La emperatriz de Roma by Pedro Galvez

La emperatriz de Roma by Pedro Galvez

autor:Pedro Galvez
La lengua: es
Format: mobi
Tags: Novela Histórica
ISBN: 9788483467350
editor: Debolsillo
publicado: 2011-06-18T22:00:00+00:00


Como no zarpamos hasta dentro de un par de días, nos vamos a dar una vuelta por Pontia. Séneca no ha estado nunca en una isla y quiere que se la enseñe. Todo le interesa. Sobre todo las rocas y la orografía. Hasta la vegetación le entusiasma. Me da entonces un discurso sobre piedras y volcanes.

Cuando alcanzamos la punta norte y nos quedamos contemplando el pequeño islote que se alza no muy lejos de la isla, Séneca me dice entusiasmado:

—¿Sabes que este sería el lugar ideal para escribir una tragedia? Este sitio me inspira. Muchos creen que fue aquí donde las sirenas atraían a los marineros con sus dulces cánticos y los hacían encallar. Por estas aguas pasaría Odiseo amarrado al palo mayor.

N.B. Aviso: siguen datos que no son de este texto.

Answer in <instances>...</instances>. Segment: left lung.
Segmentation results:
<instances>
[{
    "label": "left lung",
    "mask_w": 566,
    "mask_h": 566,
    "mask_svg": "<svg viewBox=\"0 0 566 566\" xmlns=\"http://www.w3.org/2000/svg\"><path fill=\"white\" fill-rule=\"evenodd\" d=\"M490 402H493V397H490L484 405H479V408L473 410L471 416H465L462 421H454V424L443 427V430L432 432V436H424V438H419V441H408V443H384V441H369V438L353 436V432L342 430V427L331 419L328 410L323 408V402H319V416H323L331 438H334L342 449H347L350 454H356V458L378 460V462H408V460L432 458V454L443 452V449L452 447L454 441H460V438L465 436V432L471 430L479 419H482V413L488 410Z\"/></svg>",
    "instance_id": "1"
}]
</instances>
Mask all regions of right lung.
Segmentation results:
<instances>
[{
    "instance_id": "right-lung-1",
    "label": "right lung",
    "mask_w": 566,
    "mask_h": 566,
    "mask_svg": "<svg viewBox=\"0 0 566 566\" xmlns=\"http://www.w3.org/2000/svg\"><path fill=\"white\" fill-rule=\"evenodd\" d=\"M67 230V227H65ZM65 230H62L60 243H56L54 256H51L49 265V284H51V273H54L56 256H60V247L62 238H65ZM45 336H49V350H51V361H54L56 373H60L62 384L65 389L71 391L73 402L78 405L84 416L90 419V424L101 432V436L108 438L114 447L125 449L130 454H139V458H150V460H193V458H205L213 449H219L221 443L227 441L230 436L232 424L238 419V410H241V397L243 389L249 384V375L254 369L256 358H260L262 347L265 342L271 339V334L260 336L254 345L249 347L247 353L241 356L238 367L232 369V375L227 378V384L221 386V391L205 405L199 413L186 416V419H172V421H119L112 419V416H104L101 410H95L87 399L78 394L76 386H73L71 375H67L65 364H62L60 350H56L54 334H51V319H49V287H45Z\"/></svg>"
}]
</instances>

»Otros, como mi paisano Pomponio Mela, creen que fue en esta isla donde Homero situó la morada de la bruja Circe. Aquí vendría a parar Odiseo y vería a su tripulación convertida en una piara de cerdos.

»Quizás seas tú la sirena que me ha hecho venir a esta isla encantada y ahora has recobrado tu auténtica forma, la de la Circe hechicera, y pienses retenerme con tus encantos.

Esa noche volví a acostarme con Séneca. Pero le advertí, cuando estaba encima de mí:

—Mi querido Lucio, te pido por favor que esta vez no dejes de pensar en tu sacerdote egipcio.

Al día siguiente, cuando atravesábamos por la mañana el túnel que conduce a la playa del Claro de Luna, Séneca se detuvo de repente, se puso delante de mí, me sujetó por los hombros, me miró fijamente y me espetó de buenas a primeras:

—¿Qué quisiste decir anoche cuando me advertiste que no echase en saco roto las enseñanzas del sacerdote egipcio?

—Nada más que lo que dije —le respondí—. Cuando tuve a Lucio me juré no volver a quedar embarazada. Desde entonces siempre tomo medidas cuando hago el amor. Contigo sé que no hacen falta preservativos. Pero quería recordártelo, por mera precaución. Eso es todo. No le des más vueltas.

Séneca sigue con su vista clavada en mis ojos y no solo no me suelta, sino que me aprieta aún más los hombros. Me siento incómoda.

—¿No me estabas confesando acaso que en aquella ocasión te quedaste embarazada? ¡Dime la verdad!

—¡Me haces daño! —le grito, soltándome con brusquedad—. Apenas nos ha dado el sol, ¿y ya tienes una insolación? ¡Deja de desvariar!

—No desvarío. Sumo dos y dos y me dan cuatro.

—¿Te imaginas que eres el padre de mi hijo? ¿Es eso lo que imaginas? Pues puedo sacarte de dudas: ¡no, no lo eres!

Lo miro de arriba abajo, simulando desprecio. Como soy mucho más alta que él, sé que le intimido físicamente. Me envalentono y le digo con rabia:

—¡No sé qué te has creído! Si fueses su padre, ya te lo habría dicho. ¡Me ofendes!

—Discúlpame —me dice Séneca, bajando la mirada—. Interpreté mal tus palabras. Quizás sea el deseo de recuperar al hijo perdido. De vivir ahora, mi pequeño Lucio tendría la misma edad que Lucio.

De repente siento una punzada de celos y me entran ganas de gritarle: «¡Eso significa que los engendraste al mismo tiempo!».